SET OF TASKS:
1. Summarize the review of 2014's economic columns in two sentences.
2. Extend the review of 2014's economic columns by a short paragraph, picking up after its final sentence.

SELECTED EXCERPT:

════════

Summary of 2014: !Redrum
I use the first two columns of the year to summarize the past year’s economic agenda and share my predictions for the new year. The first one is much easier, as I have more than 100 of my columns to guide me.
I started 2014 by discussing whether the ruling Justice and Development Party (AKP) would pay for the graft scandal in the local elections. I
argued it would not, citing research that showed voters do not punish corruption in countries where graft is already prevalent – as long as the economy is doing well. I was unfortunately proven right three months later.
The year’s main economic event was the mini-crisis at the end of January. Even without the graft scandal, Turkey would have been one of the countries most hurt by the negative global sentiment. It did not help that the Central Bank had recently (and prematurely) lowered interest rates. The Bank had to
hike rates significantly at an emergency meeting at the end of January. I believe the same scenario will
play out again this year.
In fact, Turkey’s
short-term vulnerabilities were a recurring theme of my columns, especially when
bullish sentiment ruled supreme. But I did not ignore the long-run: I argued that Turkey’s growth model had
run out of steam, and that the country would get stuck in a
middle-income trap without structural reforms, which was
confirmed by the IMF shortly afterwards. I also discussed why the government’s new reform program was not credible – if nothing else, because religion was
more important than reform for President Recep Tayyip Erdoğan.

════════

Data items
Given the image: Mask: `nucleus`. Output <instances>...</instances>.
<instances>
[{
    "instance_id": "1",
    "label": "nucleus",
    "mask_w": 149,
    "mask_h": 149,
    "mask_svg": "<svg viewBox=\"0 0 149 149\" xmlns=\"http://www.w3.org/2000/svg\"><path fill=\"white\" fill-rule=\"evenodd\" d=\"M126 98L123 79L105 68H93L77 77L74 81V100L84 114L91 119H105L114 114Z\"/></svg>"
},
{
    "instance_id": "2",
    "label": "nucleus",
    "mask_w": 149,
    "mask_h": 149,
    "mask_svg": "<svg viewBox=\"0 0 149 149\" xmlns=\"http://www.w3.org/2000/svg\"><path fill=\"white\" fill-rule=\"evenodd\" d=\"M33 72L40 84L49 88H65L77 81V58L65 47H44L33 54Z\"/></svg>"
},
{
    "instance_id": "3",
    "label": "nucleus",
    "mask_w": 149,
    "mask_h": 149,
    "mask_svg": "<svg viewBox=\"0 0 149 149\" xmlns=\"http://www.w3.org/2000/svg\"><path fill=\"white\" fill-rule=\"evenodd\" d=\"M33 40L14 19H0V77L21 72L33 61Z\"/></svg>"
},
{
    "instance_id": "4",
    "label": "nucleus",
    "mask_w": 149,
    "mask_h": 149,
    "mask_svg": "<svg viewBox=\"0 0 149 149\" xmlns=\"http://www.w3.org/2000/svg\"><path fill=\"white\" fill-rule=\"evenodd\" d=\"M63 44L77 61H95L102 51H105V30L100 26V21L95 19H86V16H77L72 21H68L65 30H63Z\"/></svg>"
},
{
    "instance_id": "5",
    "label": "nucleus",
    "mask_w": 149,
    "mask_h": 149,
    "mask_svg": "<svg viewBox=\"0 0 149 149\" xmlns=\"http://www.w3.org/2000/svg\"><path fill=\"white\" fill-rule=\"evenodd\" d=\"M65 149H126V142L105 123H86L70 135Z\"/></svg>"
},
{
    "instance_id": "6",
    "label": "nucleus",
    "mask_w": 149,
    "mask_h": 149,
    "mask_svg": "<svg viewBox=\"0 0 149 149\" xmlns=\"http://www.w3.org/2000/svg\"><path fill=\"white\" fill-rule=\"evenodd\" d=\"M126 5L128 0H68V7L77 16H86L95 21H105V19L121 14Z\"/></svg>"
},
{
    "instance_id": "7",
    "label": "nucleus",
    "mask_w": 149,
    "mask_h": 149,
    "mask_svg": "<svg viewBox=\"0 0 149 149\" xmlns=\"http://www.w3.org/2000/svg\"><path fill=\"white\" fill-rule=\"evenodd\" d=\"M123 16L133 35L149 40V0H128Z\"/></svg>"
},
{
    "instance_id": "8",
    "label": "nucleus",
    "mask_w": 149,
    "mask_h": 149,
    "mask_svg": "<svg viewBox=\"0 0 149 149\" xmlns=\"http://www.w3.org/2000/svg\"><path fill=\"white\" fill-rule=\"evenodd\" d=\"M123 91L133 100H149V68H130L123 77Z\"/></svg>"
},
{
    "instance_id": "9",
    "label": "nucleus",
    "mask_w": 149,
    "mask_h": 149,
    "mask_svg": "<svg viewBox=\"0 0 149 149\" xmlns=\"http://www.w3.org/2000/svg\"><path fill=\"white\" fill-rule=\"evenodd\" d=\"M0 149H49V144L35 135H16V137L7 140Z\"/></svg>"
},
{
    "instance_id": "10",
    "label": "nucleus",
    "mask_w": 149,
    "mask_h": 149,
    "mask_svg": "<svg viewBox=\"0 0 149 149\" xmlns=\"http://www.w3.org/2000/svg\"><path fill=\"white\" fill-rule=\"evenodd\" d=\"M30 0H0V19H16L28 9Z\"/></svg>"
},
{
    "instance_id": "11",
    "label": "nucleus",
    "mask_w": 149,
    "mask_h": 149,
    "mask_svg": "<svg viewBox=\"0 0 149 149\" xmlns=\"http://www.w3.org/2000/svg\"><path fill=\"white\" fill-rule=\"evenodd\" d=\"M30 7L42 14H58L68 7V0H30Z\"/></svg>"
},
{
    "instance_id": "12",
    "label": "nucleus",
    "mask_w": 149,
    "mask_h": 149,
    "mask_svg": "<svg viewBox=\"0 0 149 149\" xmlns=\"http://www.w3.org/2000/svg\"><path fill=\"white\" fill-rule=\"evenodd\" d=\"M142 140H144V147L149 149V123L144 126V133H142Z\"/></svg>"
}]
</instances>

════════

RESULTS OF THE EXERCISE:
1. The columnist opens the year by revisiting 2014, when he correctly predicted that the AKP would not pay for the graft scandal in the local elections and when the main economic event was a late-January mini-crisis that forced the Central Bank to hike rates at an emergency meeting. His columns also stressed Turkey's short-term vulnerabilities and argued that, without structural reforms, the country's exhausted growth model would leave it stuck in a middle-income trap.

2.
Of course, Erdoğan became a permanent fixture of my columns. I once explained why
you don’t mess with the Erdoğan, but I did not follow my own advice: I took on his
interest rate fetish as well as his stabs at the
Central Bank and
bureaucrats. I wrote about his attitude toward
gender equality – and why Turkey was
no country for happy women. I discussed the
factual errors on the Turkish economy in his balcony speech following his presidential election victory. I argued that Turkey had more
important educational issues than Ottoman.
I traveled a lot in 2014. In South Africa, I saw potholes larger than the potbelly of Egemen Bağış, one of the ministers implicated in the graft scandal,
and learned that South African thieves had more honor than Turkish ones. I
reported from London in August, where I was to watch my
beloved Black Eagles against the Gunners, that long-term investors were having cold feet on Turkey – which has finally
entered columnists’ radar. In China, I saw a
ticking time bomb, which could as well explode this year.
But at the end of the day, my most popular columns by far were the ones about the murders in Turkey:
Berkin Elvan, the boy who was shot in the head with a gas canister after leaving home to buy bread during the Gezi protests;
Esther Giovanna Parker, my friend and editor who was stabbed to death by her husband; and
the miners who were killed in Soma. These were the only three columns I cried while writing during my six-year stint at the Daily News.
Maybe, you could sense the pain I felt as I typed, but you were also wise: As Albert Camus wrote in American Journals, “One way to know a country is to know how people die there.” Please continue to #RememberBerkin, #RememberEsther and #RememberSoma in 2015.